— START DOCUMENT EXTRACT —
Towards the end of chapter 5, Atticus returns home from work unexpectedly and catches Jem attempting to place a letter attached to the end of a fishing pole in the Radley's window sill. Atticus proceeds to chastise Jem and the children for continually bothering Boo Radley. After Atticus questions Jem's decision to intrude on Boo's privacy, he chastises the children for putting Boo's life on display by playing the "asinine game" in the front yard for everyone to see. Earlier, Atticus had caught Jem and the children playing the Boo Radley game in the front yard, and Jem denied that their game had anything to do with Boo. Atticus uses the "oldest lawyer’s trick on record" by assuming Jem was playing a game involving Boo and rapidly questioning his son, which essentially tricks Jem into revealing the truth about their game. Jem responds by telling Atticus,

We weren’t makin' fun of him, we weren’t laughin’ at him . . . we were just (Lee, 50).
— END DOCUMENT EXTRACT —
• _OBJECTIVES_:
1. In the passage about Atticus and Jem, what is Jem trying to put in the Radley's window sill when Atticus comes home?
2. Continue the passage about Atticus and Jem from its last sentence.
The lines that come next have no connection to the passage about Atticus and Jem.
— START SOURCE EXCERPT —
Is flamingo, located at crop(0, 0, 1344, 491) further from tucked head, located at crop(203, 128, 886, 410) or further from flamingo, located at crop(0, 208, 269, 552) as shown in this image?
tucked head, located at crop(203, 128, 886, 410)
— END SOURCE EXCERPT —
• _SET OF ANSWERS_:
1. A letter attached to the end of a fishing pole.

2.
Atticus essentially catches Jem in a lie by asking him a series of leading questions in quick succession, which is the oldest lawyer trick on record. Jem is caught off guard and admits to something he denied earlier.

gbeatty eNotes educator| Certified Educator

Atticus' trick is to get Jem to admit things (specifically, that he and the other kids had been playacting Boo's life for fun) by asking a series of leading questions until Jem gets knocked off balance (mentally) and accidentally admits to doing what Atticus already knew they'd done.

The trick, then, is to confuse the person through leading questions until he or she admits things.